第8話 悲しみに濡れる石

 それからは、いつものような夏休みだった。 毎日暑くて 、友達と遊んで、 夏休みのドリルも自由課題も頑張った。 そうして僕たちを 遠目に見ながら、 夏は瞬く間に過ぎて去って行った。


気づけば、肌寒い風が首筋を抜けていく季節になった。 そのころだった。 たっちゃんのお母さんがいなくなったのは。 


 一度たっちゃんに、 「うちの母さんが赤ちゃん用のベッド、お下がりだけど要るか聞いてやって」 とたっちゃんに話した時があった。 その時のたっちゃんの引きつった顔は忘れられない。 


  それをきっかけに僕からその話はしなかったし、 母さんにはベッドは要らんと思うと言ってお終いにした。 たっちゃんがたっちゃんのママの事を話してくれたのはしばらくたってからだった。 


 夕暮れ時。 たっちゃんと二人で神社に来ていた。 頭上を通り過ぎていくカラスの鳴き声が、 境内の木々にこだましている。 夕方になると寒くて手が少しかじかんでくるほどだ。


 「ママ引っ越すんやって。 父さんが言ってた。 これからは父さんとオレと二人暮らしやって」


 階段に座っていたたっちゃんが立ち上がる勢いに任せるように言った。 僕の中で驚きと、 納得している気持ちがごちゃ混ぜになる。 たっちゃんは僕に背を向けていて表情が分からない。
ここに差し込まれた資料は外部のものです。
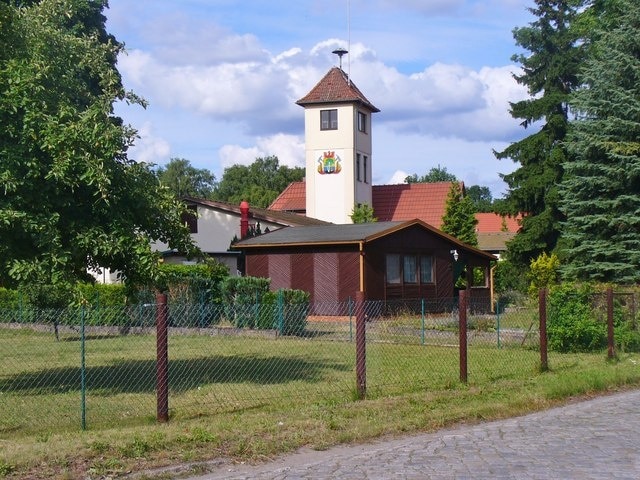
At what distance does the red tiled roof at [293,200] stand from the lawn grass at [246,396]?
36.6 metres

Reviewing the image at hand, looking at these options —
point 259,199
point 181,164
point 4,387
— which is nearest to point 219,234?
point 4,387

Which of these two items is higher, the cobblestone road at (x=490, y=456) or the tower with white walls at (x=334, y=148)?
the tower with white walls at (x=334, y=148)

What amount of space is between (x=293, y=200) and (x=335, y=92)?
8830 mm

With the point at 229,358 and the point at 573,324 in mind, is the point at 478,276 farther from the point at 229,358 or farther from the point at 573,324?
the point at 229,358

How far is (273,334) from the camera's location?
76.7ft

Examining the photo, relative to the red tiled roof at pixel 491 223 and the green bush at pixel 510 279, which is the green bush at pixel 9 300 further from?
the red tiled roof at pixel 491 223

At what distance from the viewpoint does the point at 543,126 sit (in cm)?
4209

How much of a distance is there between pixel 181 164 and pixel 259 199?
25.1 metres

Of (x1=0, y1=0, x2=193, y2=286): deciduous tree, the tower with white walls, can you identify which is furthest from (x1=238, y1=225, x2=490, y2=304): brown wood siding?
the tower with white walls

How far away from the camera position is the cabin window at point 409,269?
31625 millimetres

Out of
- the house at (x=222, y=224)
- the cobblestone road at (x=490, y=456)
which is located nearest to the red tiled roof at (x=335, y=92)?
the house at (x=222, y=224)

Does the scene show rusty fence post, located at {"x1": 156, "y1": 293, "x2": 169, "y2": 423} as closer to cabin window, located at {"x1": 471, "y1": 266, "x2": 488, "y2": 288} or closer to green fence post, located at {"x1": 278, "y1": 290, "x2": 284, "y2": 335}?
green fence post, located at {"x1": 278, "y1": 290, "x2": 284, "y2": 335}

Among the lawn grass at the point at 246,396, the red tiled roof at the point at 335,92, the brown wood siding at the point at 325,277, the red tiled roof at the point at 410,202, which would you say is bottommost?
the lawn grass at the point at 246,396

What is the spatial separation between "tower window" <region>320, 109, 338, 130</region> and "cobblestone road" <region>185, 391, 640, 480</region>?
4281 cm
 「赤ちゃんのために、 病院に入院するとか…… そういう事?」 


 僕は言葉を選びながら訪ねた。 砂利道につま先を突っ込んで、 ざっざっと石を蹴っていたたっちゃんが一層強く砂利を蹴った。


 「多分違う。 でもまた帰ってくる」


 僕が考えていたよりも、 ずっと悲しいことが起きているみたいだなと思った。 階段に座っていた体を起こして、 自分も砂利を蹴りながら言った。

 

 「帰って来るやろ。 たっちゃんの妹か弟も一緒になっ」


 「うん」


 「あれやん? うちの父さんと母さんもたまにけんかしてさ、 父さんなんか車でバーッてどっか行ってまうこともあるし。 でも晩御飯には帰ってくるで。 たっちゃんの母さんもすぐ帰ってくるよ」


 たっちゃんは足元をじっと見つめていた。 まるで砂利の中の間違い探しをしているように。 するとその石粒の一つが濡れて濃い灰色に染まった。 ポタン、 ポタンとその染みは広がっていって、 僕にはどうやってそれを止めたらいいのか分からなかった。 
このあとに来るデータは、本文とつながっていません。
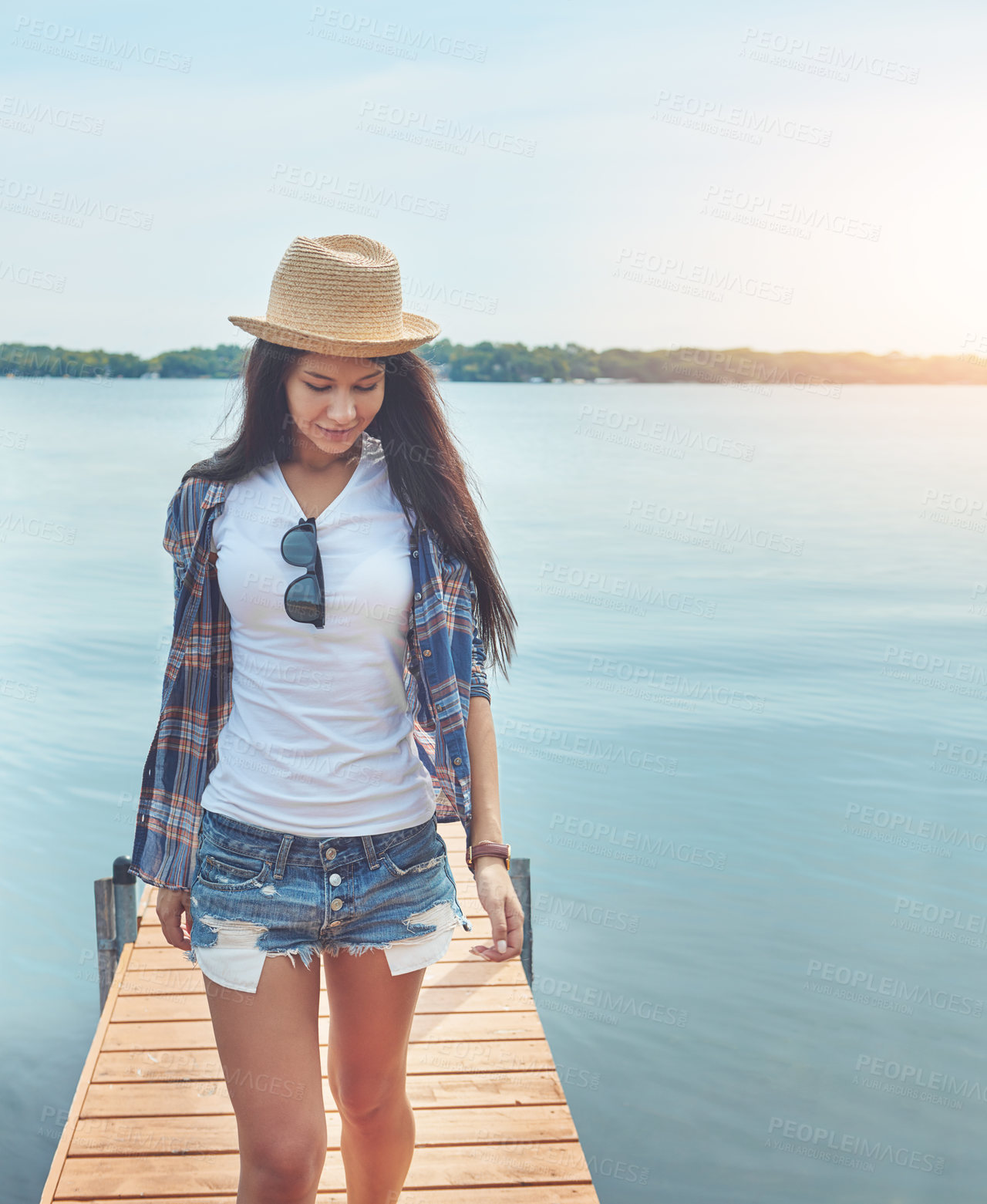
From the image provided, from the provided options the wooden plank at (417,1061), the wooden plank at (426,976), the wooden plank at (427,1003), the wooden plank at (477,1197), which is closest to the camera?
the wooden plank at (477,1197)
 ふと階段を見ると、 じいちゃんの葬式があった日の僕が座っていて、 それをじっと見降ろす姉ちゃんが見えたような気がした。 うずくまる僕に姉ちゃんは何を言ってくれたんだっけ。 そうだ、 帰るよって言ってくれたんだ。 でもたっちゃんの家には、 今誰かいるのかな。 お父さんは仕事だろうな。 僕とたっちゃんは寒さも忘れて神社の砂利道にずっと立ち尽くしていた。 



 「なんであんな寒い中、 暗くなるまでおったんよ。 もう。 今日は一日布団にもぐっときなさい。 ゲームもダメや」


 次の日の朝、 昨日の寒さがあたって僕は熱を出した。 


僕は、こんなマンガみたいな風邪の引き方って本当にあるんだななどと考えていた。 

 昨日は姉ちゃんが神社まで迎えに来てくれた。 もう暗いからと姉ちゃんと二人でたっちゃんを家まで送って、 それから家に帰って僕は母さんに怒られた。 


 たっちゃん家にはお父さんがいた。 久々に見たたっちゃんのお父さんは、 笑った顔がたっちゃんにそっくりで優しそうだった。 家の奥からはカレーのおいしそうな匂いが漂ってきて、 僕は不思議とほっとした。 たっちゃんのママは見えなかったけれど。 


 そのうち季節は冬になり、 たっちゃんは二学期いっぱいで転校することになった。 お父さんの仕事が急に変わったという理由で。 冬休み中に隣の県に引っ越すという事だった。